Upper shelf, unladen, has upward curve or camber.

Lower similar shelf is straightened by its load.

One detail of bridge design is worth a moment’s attention. When a book-shelf is a thin board, quite straight as manufactured, it sags in the middle when fully burdened. This downward dip may be avoided by making the shelf at first with a slight curve which brings the middle a little higher than the ends. In bridge building a like curve, or camber, is given to each span so that when fully loaded it will be level or nearly so. In a span of 500 feet it is found that a rise of half a foot at the centre is sufficient. In suspension bridges, for the sake of strengthening the structure, the camber far exceeds this ratio.

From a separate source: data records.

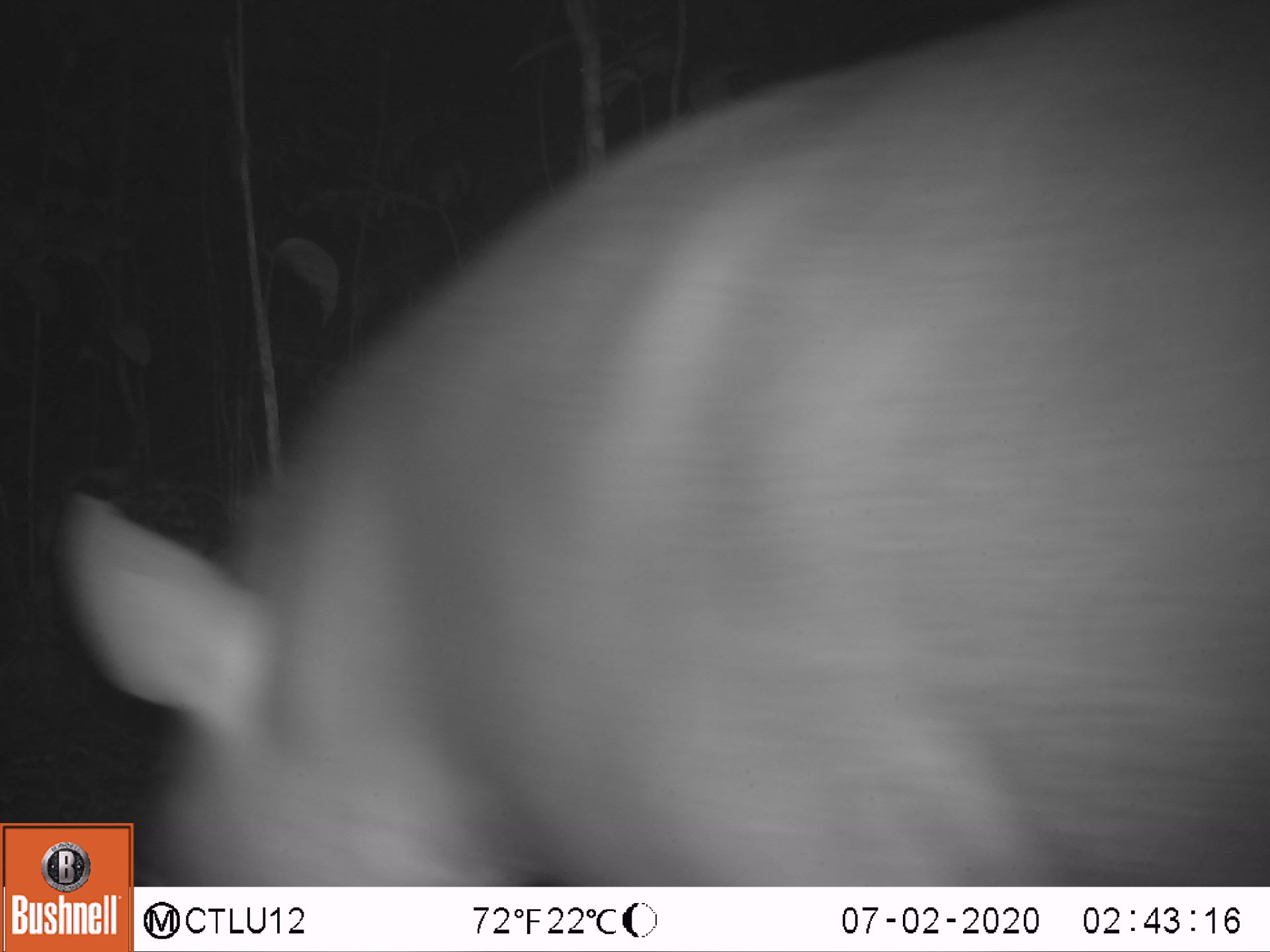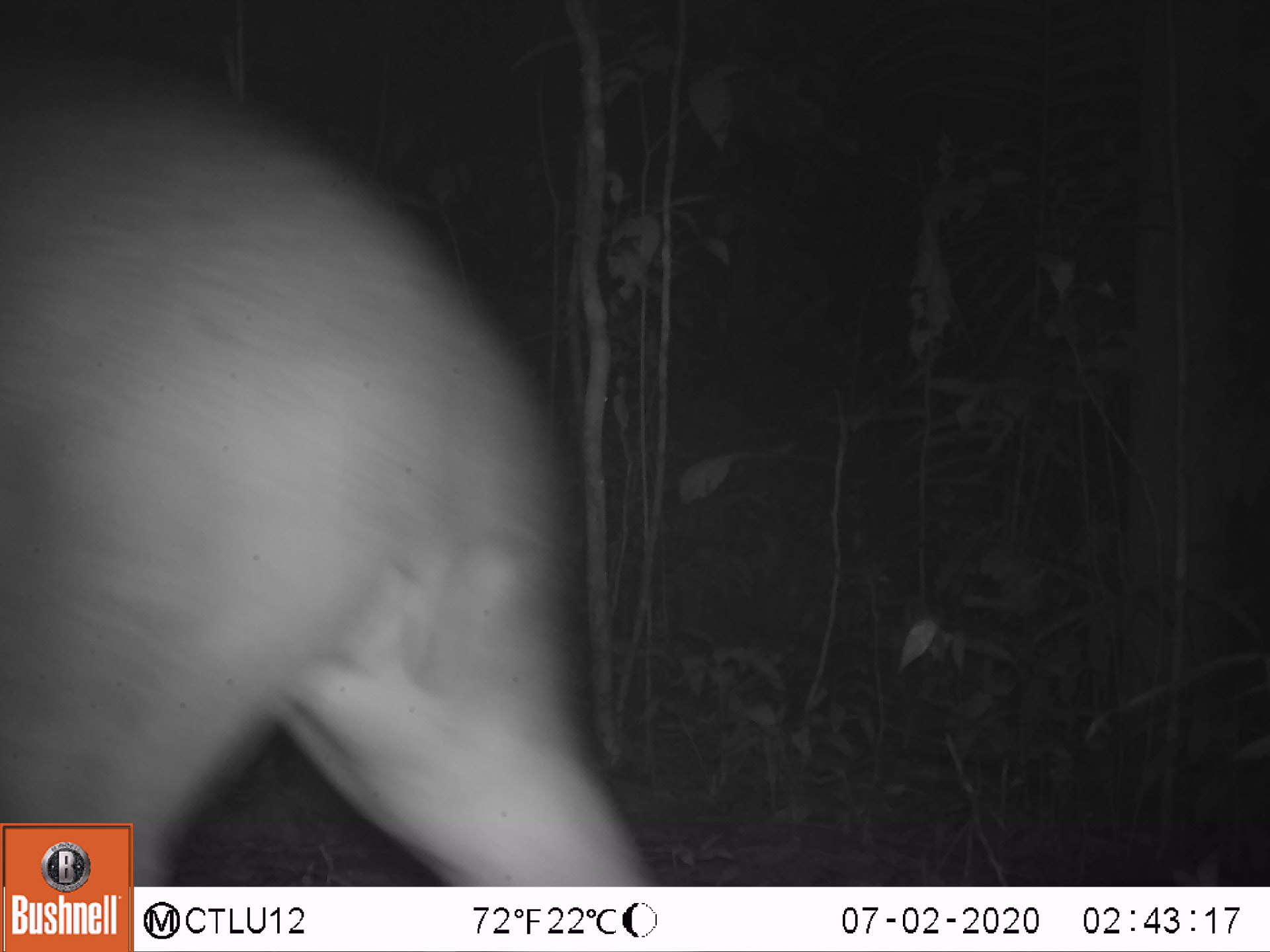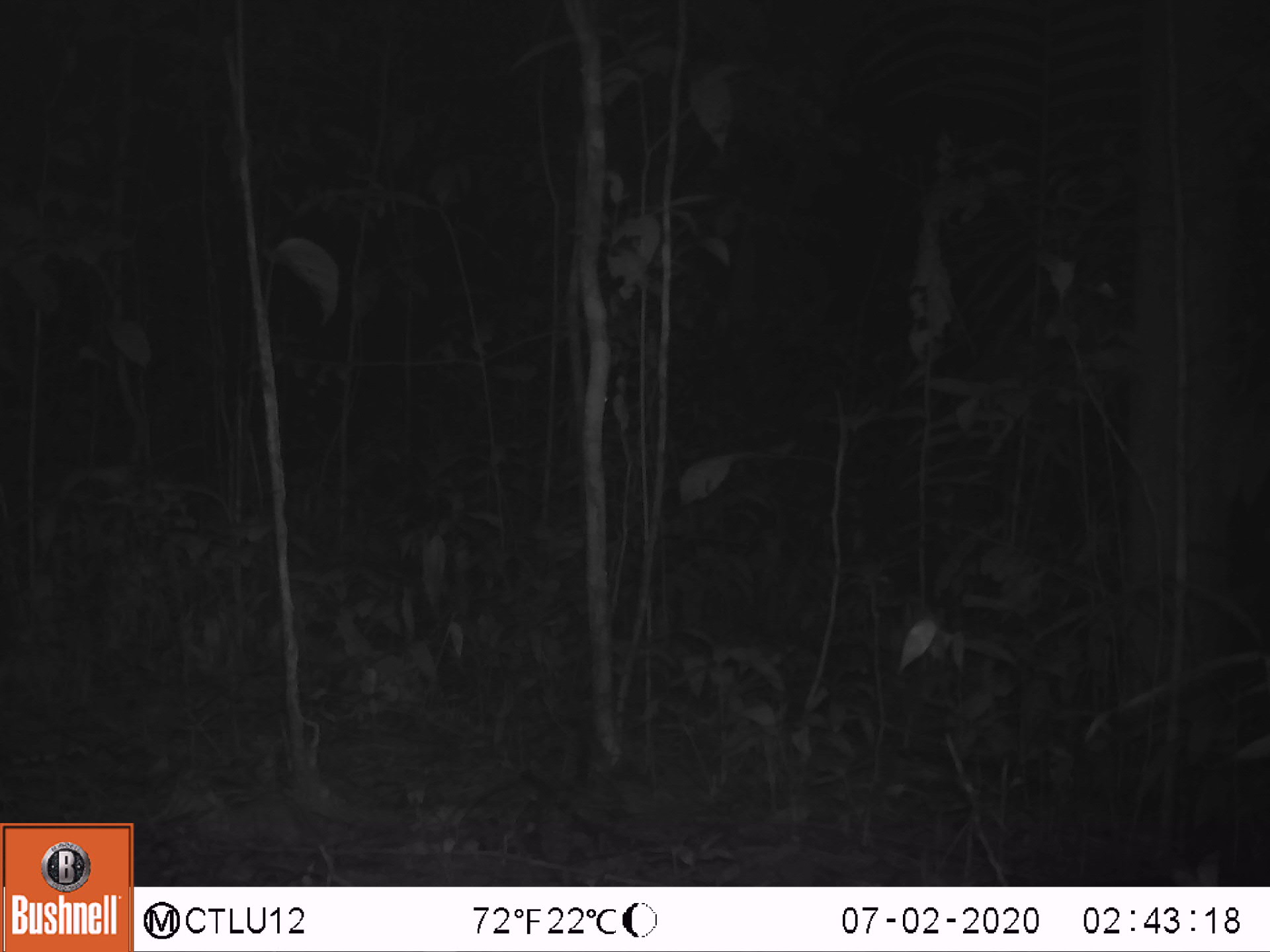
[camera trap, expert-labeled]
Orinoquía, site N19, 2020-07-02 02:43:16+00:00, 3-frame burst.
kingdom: Animalia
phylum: Chordata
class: Mammalia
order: Perissodactyla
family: Tapiridae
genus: Tapirus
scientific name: Tapirus terrestris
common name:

Pin connecting parts of a bridge.

In fastening together the parts of a bridge the usual American practice, already mentioned, is to employ pins which pass through eye bars. In England riveting is preferred, as shown in the figure of the lattice truss, page 36. This difference in methods arose through the use of materials which differed. In the construction of bridges the English engineer started with the flanged girder of cast or rolled iron, or some other form of stiff beam, and as bridges increased in size so as to require the framing of a truss, his whole effort was directed toward making that truss as much like the original flanged or box girder as possible. The American engineer, on the other hand, had at first little or no iron or steel to work with, and of necessity used wood. As the necessary bridges were of considerable span, the only feasible method was to pin together small pieces of wood so as to form a connected series of triangles. To make rigid joints in wood was impracticable, and indeed rigid joints were not desired, because the strength of wood is slight when strains are applied in any direction other than that of the fibres of the piece, and the pin joint insures just this line of action. As a rule a riveted bridge requires more metal than a pin-connected design, takes more time to build, but demands somewhat less skill. To provide for changes in length as a bridge is subjected to variations of temperature, friction rollers are used to support its extremities. In the first suspension bridge at Niagara Falls, built by Roebling, a little cement accidentally covered the friction rollers and prevented them from turning; fortunately the structure escaped the destruction to which it was thus exposed.

Bridge rollers in section and plan.

New York, Pennsylvania & Ohio R. R.

We have now taken a rapid survey of some of the methods by which the designer of bridges plans a structure which is at once safe and to the utmost extent economical of material. Step by step he has discovered how little steel he may use for designs all the bolder because his hand is so sparing of weight. His success began in adopting the girder, which we have seen to be in effect the working skeleton long concealed within the common joist; the cantilever span near Quebec, which compasses 1,800 feet in its flight, has been dissected out of preceding burden bearers in the same way. Its metal stands forth as so much sheer muscle kept to the most telling lines, unencumbered by a single pound of idle substance. A designer of such a fabric is an artist skilled in disengaging from masses of material every ounce that can be wisely removed. In some cases, as when Roebling linked together New York and Brooklyn, a bridge is created as much a thing of beauty as of use, as graceful as it is strong.[3]

[3] Mr. David A. Molitor has a chapter, copiously illustrated, on the esthetic design of bridges, beginning page 11 in the “Theory and Practice of Modern Framed Structures,” by Mr. J. B. Johnson and other authors, New York, John Wiley & Sons. Eighth edition, revised and enlarged. $10.00.